Question: Did DrCodd exclude tree operations from ever being added to root relational operators? If he did, can he be "overridden"? Can tree-friendly operators be derived from the original set? It does not look possible to me.

No Dr. Codd most certainly did not exclude anything. Actually, by ChrisDate's definition a proper relational database should include a transitive closure operator. Which is all you need to operate on trees. SQL 99 goes further and provides WITH RECURSIVE syntax, that is more general than transitive closure, and it is even implemented partially in the current IBM DB2 version (8.1).

There are various ways to represent trees in relational tables. The simplest is a "parentID" to refer to the key of the parent. (Root has zero or null parent.) Another technique is to have a path column where paths are separated by a special character such as a dot. But navigating these requires some string parsing and comparing. There are yet other approaches which I will try to provide links to later.

In addition to the methods mentioned above, there is also the "nested set model". This model allows retrieval of an entire subtree in one step, without any joins. Of course, it has its own set of problems too.

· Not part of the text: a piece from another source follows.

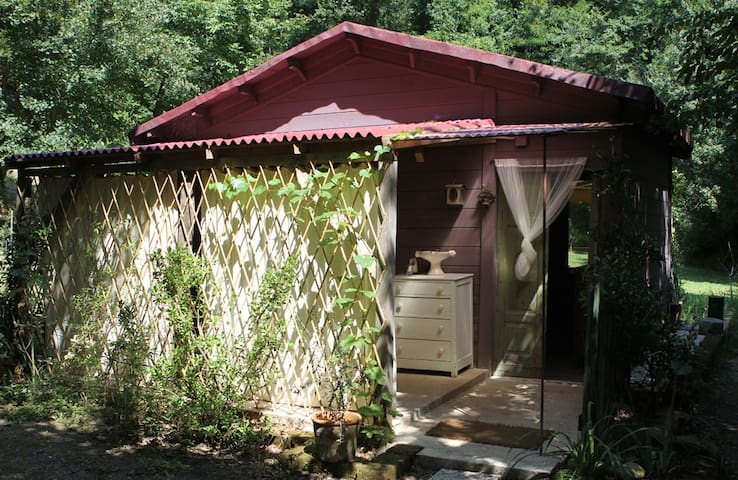 casette in legno in fattoria bio - Saludecio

Possible tree-friendly operators

traverse(entity, parentColumnName, parentID, orderType,...) - return all children under parentID as named in parentColumnName. orderType is the traversal type, such as left shallow, left deep, right shallow, right deep (do we need another ordering parameter?). Original relational operations did not define ordering of result sets, so how to deal with this is controversial. Perhaps just have it add an extra virtual column that provides a sequence, and maybe also indent level. If you later want to sort on that info, you can. A null or zero parent ID would mean start at the top. Here is a fuller set of possible parameters:

The node sequence will not be a unique value, for there may be many nodes at the same branch and level. For ordering of those nodes under the same branch and level, use the node sequence in conjunction with other operators. See TopsQueryLanguage for some possibilities. It may require two passes through orderBy operator, one before and one after.

I realize this is a lot of parameters. If you can think of a simpler way, I am all ears.

Maybe something similar can be devised for graph traversal.

TheThirdManifesto, which can be considered in many respects the definitive documentation of the RelationalModel, defines a transitive closure operator in the RelationalAlgebra for this purpose. (...which I noticed after I wrote this, is mentioned at the top of this page. Muy bad.) I believe practical application of this low-level operator is still a matter of some research, however. -- DaveVoorhis

In QueryTraversalVersusRecursion, it may be argued that such is not in the spirit of declarative languages.

Why is a transitive closure operator not in the spirit of declarative languages? -- DV

In declarative form perhaps it would look the same. I am not sure what kind of interface you have in mind. It is any kind of recursion that I feel doesn't fit the flavor. To me, recursion is "how", not "what". (However, the difference may be a matter of interpretation.)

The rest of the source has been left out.